L’indagine di Quorum ha esaminato i flussi elettorali dal 2008. In particolare, il PD mostra una buona tenuta: su 100 elettori che cinque anni fa avevano votato Veltroni, 73 si orientano oggi su Bersani, 9 su Grillo, 7 su Monti, 3 su Ingroia e 5 sono intenzionati ad astenersi. Diversa la situazione dell’elettorato PDL: la metà esatta (50%) sceglie ancora Berlusconi, ma una buona fetta finisce a Grillo (16%), Monti (11%) e nel non-voto (18%). Ancora più forte è l’attrattiva di Grillo per i delusi della Lega: appena 48 su 100 confermano il voto al Carroccio, mentre 18 premiano il Movimento 5 Stelle.

Interessante è anche l’evoluzione del consenso di chi cinque anni fa era minorenne, e oggi si affaccia per la prima volta al voto politico: il primo partito in questo segmento è l’astensionismo (38%), seguito da Bersani al 16, Grillo al 12, Monti al 10 e Ingroia all’8.

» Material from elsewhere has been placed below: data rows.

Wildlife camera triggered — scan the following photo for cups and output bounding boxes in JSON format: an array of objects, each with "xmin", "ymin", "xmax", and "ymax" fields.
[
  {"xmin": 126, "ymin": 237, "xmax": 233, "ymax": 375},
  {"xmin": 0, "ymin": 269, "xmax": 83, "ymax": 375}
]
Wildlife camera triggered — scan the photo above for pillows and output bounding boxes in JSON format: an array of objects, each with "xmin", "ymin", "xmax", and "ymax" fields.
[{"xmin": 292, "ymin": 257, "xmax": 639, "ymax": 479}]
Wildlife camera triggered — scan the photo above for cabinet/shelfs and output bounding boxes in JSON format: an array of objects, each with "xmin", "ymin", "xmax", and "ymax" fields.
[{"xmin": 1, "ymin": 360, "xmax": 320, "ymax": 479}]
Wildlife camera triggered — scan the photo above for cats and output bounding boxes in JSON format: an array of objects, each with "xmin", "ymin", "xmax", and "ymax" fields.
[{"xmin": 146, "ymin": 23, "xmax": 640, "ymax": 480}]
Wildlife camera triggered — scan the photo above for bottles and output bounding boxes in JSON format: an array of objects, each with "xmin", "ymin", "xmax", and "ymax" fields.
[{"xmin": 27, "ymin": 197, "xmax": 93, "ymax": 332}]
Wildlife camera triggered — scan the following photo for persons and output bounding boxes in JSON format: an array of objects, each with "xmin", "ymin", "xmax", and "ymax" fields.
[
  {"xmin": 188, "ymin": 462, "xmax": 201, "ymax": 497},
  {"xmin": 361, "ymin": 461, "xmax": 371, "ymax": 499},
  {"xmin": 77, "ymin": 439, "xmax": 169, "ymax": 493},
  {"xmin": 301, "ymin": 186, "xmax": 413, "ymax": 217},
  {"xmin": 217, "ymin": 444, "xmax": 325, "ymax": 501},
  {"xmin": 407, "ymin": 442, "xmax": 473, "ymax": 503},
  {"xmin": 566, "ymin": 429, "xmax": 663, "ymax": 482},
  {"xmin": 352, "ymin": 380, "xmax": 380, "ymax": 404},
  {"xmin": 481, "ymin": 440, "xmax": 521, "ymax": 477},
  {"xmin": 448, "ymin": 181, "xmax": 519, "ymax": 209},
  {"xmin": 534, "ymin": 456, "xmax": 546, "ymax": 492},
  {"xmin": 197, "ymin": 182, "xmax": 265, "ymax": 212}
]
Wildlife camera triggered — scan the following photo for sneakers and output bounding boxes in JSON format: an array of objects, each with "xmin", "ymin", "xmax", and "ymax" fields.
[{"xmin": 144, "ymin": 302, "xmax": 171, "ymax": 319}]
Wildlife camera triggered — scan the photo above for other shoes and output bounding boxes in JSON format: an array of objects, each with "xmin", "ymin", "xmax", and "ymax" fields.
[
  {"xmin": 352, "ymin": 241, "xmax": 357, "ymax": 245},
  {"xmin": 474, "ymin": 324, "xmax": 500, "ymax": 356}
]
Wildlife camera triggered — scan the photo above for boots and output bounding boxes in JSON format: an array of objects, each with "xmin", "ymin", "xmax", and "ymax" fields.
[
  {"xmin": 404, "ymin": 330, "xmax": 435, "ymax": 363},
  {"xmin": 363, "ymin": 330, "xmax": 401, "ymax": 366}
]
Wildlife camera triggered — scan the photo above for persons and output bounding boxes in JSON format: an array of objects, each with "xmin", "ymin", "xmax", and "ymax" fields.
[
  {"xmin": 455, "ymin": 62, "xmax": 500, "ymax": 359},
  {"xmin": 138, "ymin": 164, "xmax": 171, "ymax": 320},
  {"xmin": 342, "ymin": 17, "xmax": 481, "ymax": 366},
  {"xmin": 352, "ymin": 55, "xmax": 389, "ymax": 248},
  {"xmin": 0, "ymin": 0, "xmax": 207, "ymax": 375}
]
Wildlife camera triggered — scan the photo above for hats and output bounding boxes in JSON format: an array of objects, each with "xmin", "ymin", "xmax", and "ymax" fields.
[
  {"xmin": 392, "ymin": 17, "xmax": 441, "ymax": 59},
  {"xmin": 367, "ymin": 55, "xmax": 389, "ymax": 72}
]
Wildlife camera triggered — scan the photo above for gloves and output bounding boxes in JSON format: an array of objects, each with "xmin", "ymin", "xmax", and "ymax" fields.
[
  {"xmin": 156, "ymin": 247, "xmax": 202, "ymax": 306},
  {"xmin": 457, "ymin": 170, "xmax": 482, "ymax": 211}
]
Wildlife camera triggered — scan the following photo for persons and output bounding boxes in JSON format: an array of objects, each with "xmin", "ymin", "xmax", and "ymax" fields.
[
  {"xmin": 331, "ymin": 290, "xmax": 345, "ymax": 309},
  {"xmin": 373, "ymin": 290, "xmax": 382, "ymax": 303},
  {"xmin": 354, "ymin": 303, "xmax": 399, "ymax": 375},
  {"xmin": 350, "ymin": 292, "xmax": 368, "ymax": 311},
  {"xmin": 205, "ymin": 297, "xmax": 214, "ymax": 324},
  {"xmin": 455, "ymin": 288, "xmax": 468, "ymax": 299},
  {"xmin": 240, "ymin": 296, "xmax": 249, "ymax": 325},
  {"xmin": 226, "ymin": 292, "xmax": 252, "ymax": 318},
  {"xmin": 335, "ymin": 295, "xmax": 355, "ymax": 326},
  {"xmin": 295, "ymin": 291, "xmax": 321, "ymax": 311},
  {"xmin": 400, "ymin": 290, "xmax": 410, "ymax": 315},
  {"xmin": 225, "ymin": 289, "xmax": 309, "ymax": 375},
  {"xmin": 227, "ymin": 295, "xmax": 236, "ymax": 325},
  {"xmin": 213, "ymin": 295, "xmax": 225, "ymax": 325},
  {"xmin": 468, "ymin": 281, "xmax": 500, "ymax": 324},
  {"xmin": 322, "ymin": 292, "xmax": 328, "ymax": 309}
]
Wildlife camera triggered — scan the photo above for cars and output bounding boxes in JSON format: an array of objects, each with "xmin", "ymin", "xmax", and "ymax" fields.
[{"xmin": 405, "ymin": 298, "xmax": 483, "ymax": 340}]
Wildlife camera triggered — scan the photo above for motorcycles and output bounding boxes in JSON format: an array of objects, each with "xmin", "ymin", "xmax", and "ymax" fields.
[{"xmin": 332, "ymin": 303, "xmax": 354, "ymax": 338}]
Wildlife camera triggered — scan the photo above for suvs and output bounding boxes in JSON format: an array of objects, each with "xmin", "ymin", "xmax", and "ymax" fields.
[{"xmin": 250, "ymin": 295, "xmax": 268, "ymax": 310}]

Il sondaggio è stato realizzato da Quorum in collaborazione con Tiscali.it con metodologia CAWI (Computer Assisted Web Interviewing) tra il 28 e il 29 gennaio 2013 con 13.790 interviste. Campione rappresentativo della popolazione italiana per sesso, livello di istruzione, regione di residenza, frequenza a luogo di culto, condizione professionale e voto alle elezioni politiche del 2008.

L’8 di febbraio verranno diffusi i risultati delle wave successive.